Question

The range of a function $f\left( x \right)=sgn \left( \sin x \right)+sgn \left( \cos x \right)+sgn \left( \tan x \right)+sgn \left( \cot x \right)$, $x\ne \dfrac{n\pi }{2}\left( n\in I \right)$ is:
A) \left\\{ -2,4 \right\\}
B) \left\\{ -2,0,4 \right\\}
C) \left\\{ -4,-2,0,4 \right\\}
D) \left\\{ 0,2,4 \right\\}

Answer 1

First, check the value of $\sin x,\cos x,\tan x,\cot x$ in the first quadrant whether it is positive or negative or 0. If the value is greater than 0, substitute 1 in the place of signum of that function. If it is less than 0, substitute -1 in the place and 0 if the value is 0. Then, find the value of the function $f\left( x \right)$. Do the same for the other three quadrants. The value of the function $f\left( x \right)$ is the range.

Formula used: The sign of a real number, also called sgn or signum, is -1 for a negative number (i.e., one with a minus sign "), 0 for the number zero, or +1 for a positive number (i.e., one with a plus sign"). In other words, for any real $x$,
f\left( x \right)=\left\\{ \begin{aligned} & -1\text{for }x<0 \\\ & 0\text{for }x=0 \\\ & 1\text{for }x>0 \\\ \end{aligned} \right.
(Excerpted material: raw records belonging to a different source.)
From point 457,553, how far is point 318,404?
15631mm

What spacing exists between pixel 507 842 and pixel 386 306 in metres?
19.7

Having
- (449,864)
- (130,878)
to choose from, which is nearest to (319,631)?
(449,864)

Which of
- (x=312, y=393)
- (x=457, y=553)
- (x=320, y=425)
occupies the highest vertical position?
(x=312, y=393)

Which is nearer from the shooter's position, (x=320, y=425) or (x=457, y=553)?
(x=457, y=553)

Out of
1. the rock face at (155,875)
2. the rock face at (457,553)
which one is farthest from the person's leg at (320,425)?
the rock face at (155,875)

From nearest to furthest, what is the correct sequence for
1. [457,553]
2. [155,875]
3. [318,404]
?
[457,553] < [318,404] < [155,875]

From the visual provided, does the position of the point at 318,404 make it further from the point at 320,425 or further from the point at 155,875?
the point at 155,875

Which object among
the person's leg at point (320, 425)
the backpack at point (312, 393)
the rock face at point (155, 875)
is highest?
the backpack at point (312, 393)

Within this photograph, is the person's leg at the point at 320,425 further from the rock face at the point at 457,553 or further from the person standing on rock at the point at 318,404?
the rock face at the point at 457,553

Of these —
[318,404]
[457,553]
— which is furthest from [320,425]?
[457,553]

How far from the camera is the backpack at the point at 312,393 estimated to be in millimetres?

Complete step-by-step answer:
Given: - $f\left( x \right)=sgn \left( \sin x \right)+sgn \left( \cos x \right)+sgn \left( \tan x \right)+sgn \left( \cot x \right)$ ….. (1)
In the first quadrant, the value of sin, cos, tan, cot is greater than 0. Then,
$sgn \left( \sin x \right)=1,sgn \left( \cos x \right)=1,sgn \left( \tan x \right)=1,sgn \left( \cot x \right)=1$
Substitute these values in the equation (1),
$f\left( x \right)=1+1+1+1$
Add the terms on the right side,
$f\left( x \right)=4$ ….. (2)
In the second quadrant, the value of sin is greater than 0 and the value of cos, tan, cot is less than 0. Then,
$sgn \left( \sin x \right)=1,sgn \left( \cos x \right)=-1,sgn \left( \tan x \right)=-1,sgn \left( \cot x \right)=-1$
Substitute these values in the equation (1),
$f\left( x \right)=1-1-1-1$
Add and subtract the terms on the right side,
$f\left( x \right)=-2$ ….. (3)
In the third quadrant, the value of tan, cot is greater than 0 and the value of sin, cos is less than 0. Then,
$sgn \left( \sin x \right)=-1,sgn \left( \cos x \right)=-1,sgn \left( \tan x \right)=1,sgn \left( \cot x \right)=1$
Substitute these values in the equation (1),
$f\left( x \right)=-1-1+1+1$
Add and subtract the terms on the right side,
$f\left( x \right)=0$ ….. (4)
In the fourth quadrant, the value of cos is greater than 0 and the value of sin, tan, cot is less than 0. Then,
$sgn \left( \sin x \right)=-1,sgn \left( \cos x \right)=1,sgn \left( \tan x \right)=-1,sgn \left( \cot x \right)=-1$
Substitute these values in the equation (1),
$f\left( x \right)=-1+1-1-1$
Add and subtract the terms on the right side,
$f\left( x \right)=-2$ ….. (5)
From the equations (2), (3), (4), and (5),
The range is \left\\{ -2,0,4 \right\\}
Thus, the range of $f\left( x \right)$ is \left\\{ -2,0,4 \right\\}.

Hence, option (B) is the correct answer.

Note: The students must remember the sign formula to solve this type of problem. He/she must also check the value of a and the nature of the quadratic equation to analyze whether the mode function will give a positive sign or negative sign. If he/she forgets any condition the range of the function will be wrong.